Türkiye's answer to Disco Elysium just broke cover, featuring more lawyers, fewer cops, an indeterminate amount of communism and twin fistfuls of guilt and regret

Here are the two things I enjoyed most about visiting Istanbul a few years ago. One: the comingling of millennia of history and a patchwork of cultures at the meeting point between Asia and Europe, a city that has more compacted history in a square metre than most places do in a square mile, an endless festival of artistic and culinary pleasures. Two: there are like a billion cats everywhere.

Pera Coda—a Disco-Elysium-inspired "surreal narrative mystery" from Turkish studio Elyzio—promises to capture at least half of that: it's "set in Istanbul, a city of beauty in chaos," and offers "a surreal rendering of one of the oldest cities in the world, featuring iconic real-world locations." I will be staging a one-man riot if there isn't a new cat every few feet, though. Standards are important.

(Image credit: Elyzio)

Art director Ahmet Kazanci promises Pera Coda is both "a love letter to our city" (yay) and "a universal human story about guilt, regret, and the search for peace" (uh oh). The game will put you in the Florsheim shoes of Deniz, an Istanbul attorney "trapped in a subconscious state between life and death, as he becomes the judge and defendant in the reckoning of his own soul." Very much Anubis-weighing-your-heart-against-a-feather territory.

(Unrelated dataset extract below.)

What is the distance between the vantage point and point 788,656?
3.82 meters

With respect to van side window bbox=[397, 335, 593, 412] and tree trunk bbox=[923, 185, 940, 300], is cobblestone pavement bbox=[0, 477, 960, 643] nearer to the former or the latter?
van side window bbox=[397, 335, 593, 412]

From its announcement trailer, Pera Code looks very Disco Elysium indeed. We've got the isometric(ish) camera, the painterly art style, scenes of unglamorous, working-class city life, and the accusatory, perhaps hallucinatory tones of an unseen woman as she narrates a scene of profound violence.

(Image credit: Elyzio)

It looks lovely, and I'm curious to see if it can pull the Disco Elysium inspo off. ZA/UM's opus is in a bit of a weird spot in the landscape, I think—it was almost universally beloved and yet you don't tend to see too many devs claim it as direct inspiration. I wonder if that's a product of Disco's quality, more than anything. It would take an almost ludicrous confidence to claim kinship with a game so narratively brilliant: setting your game up for comparisons in which it would almost certainly fall short. But Pera Coda's willing to take that risk, and I'll be paying close attention to see if it pulls it off.